(Task data)
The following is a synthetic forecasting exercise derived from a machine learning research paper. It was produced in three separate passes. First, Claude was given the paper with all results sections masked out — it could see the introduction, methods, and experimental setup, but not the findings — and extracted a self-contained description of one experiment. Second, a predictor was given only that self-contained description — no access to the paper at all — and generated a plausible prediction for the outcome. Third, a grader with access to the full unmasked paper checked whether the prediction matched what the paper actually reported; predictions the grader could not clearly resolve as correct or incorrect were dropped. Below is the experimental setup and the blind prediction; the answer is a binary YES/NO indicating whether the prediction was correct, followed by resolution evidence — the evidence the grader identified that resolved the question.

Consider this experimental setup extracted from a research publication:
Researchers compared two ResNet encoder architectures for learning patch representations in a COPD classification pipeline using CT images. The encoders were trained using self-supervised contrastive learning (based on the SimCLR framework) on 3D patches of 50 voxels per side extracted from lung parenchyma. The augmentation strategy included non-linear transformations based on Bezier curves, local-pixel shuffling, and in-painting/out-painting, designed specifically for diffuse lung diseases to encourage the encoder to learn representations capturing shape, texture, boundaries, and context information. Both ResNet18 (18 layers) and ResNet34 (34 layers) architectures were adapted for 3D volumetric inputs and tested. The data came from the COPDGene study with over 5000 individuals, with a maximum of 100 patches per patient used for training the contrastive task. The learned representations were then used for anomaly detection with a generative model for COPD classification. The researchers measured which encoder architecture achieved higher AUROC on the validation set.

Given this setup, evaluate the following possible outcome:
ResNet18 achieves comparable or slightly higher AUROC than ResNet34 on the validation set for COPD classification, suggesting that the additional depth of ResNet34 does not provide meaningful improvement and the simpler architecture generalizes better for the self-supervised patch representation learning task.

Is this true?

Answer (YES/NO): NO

(Problem to solve) Present each line from the listing that holds the string "this".

(Answer to the problem)
Consider this experimental setup extracted from a research publication:
Given this setup, evaluate the following possible outcome:
Is this true?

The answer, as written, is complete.